The “bank of mum and dad” will lend more than £6.5 billion over the course of the year - up £1.5bn from 2016.
The findings put the bank of mum and dad on a par with the ninth largest mortgage lender in the UK and will be involved in 26 per cent of all property transactions that take place in the UK market this year.
Research conducted by financial services group Legal & General and economics consultancy Cebr suggests up to 79 per cent of that cash will end up going to people under the age of 30.
The funds will go towards deposits for more than 298,000 mortgages, and helping others to purchase homes worth £75bn, according to the report.
Legal & General chief executive Nigel Wilson described the scale of parental lending as “a symptom of our broken housing market.”
He said: “The bank of mum and dad continues to grow in importance in helping young people take their early steps on to the housing ladder.”
“The inter-generational inequality that creates the demand for bank of mum and dad funding continues to widen - younger people today don’t have the same opportunities that the baby boomers had, including affordable housing, defined benefit pensions and free university education.
“Parents want to help their kids get on in life, and the bank of mum and dad is a testament to their generosity, but it is also a symptom of our broken housing market.”

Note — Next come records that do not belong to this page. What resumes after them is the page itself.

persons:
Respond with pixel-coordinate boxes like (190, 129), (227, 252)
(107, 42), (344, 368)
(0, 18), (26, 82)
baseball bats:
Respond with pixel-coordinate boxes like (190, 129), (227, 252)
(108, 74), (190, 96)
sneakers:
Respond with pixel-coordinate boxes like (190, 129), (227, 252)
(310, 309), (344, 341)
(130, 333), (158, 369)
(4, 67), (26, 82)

Last month, Ashley McInulty, member engagement executive at property firm ESPC, told of her issues getting on the property ladder.
Ms McInulty, 30, bought her first home with boyfriend Chris in South Gyle, Edinburgh in March 2016. However, while she didn’t receive parental help, she called for better education for first-time buyers entering the market.
“There’s a lack of knowledge of the housing market with no real way for people to learn what is required of them,” she said.
“I think there needs to be a better education for first-time buyers about what they need to be doing to get on the property ladder, whether that’s through an extension of help-to-buy scheme or a different plan.”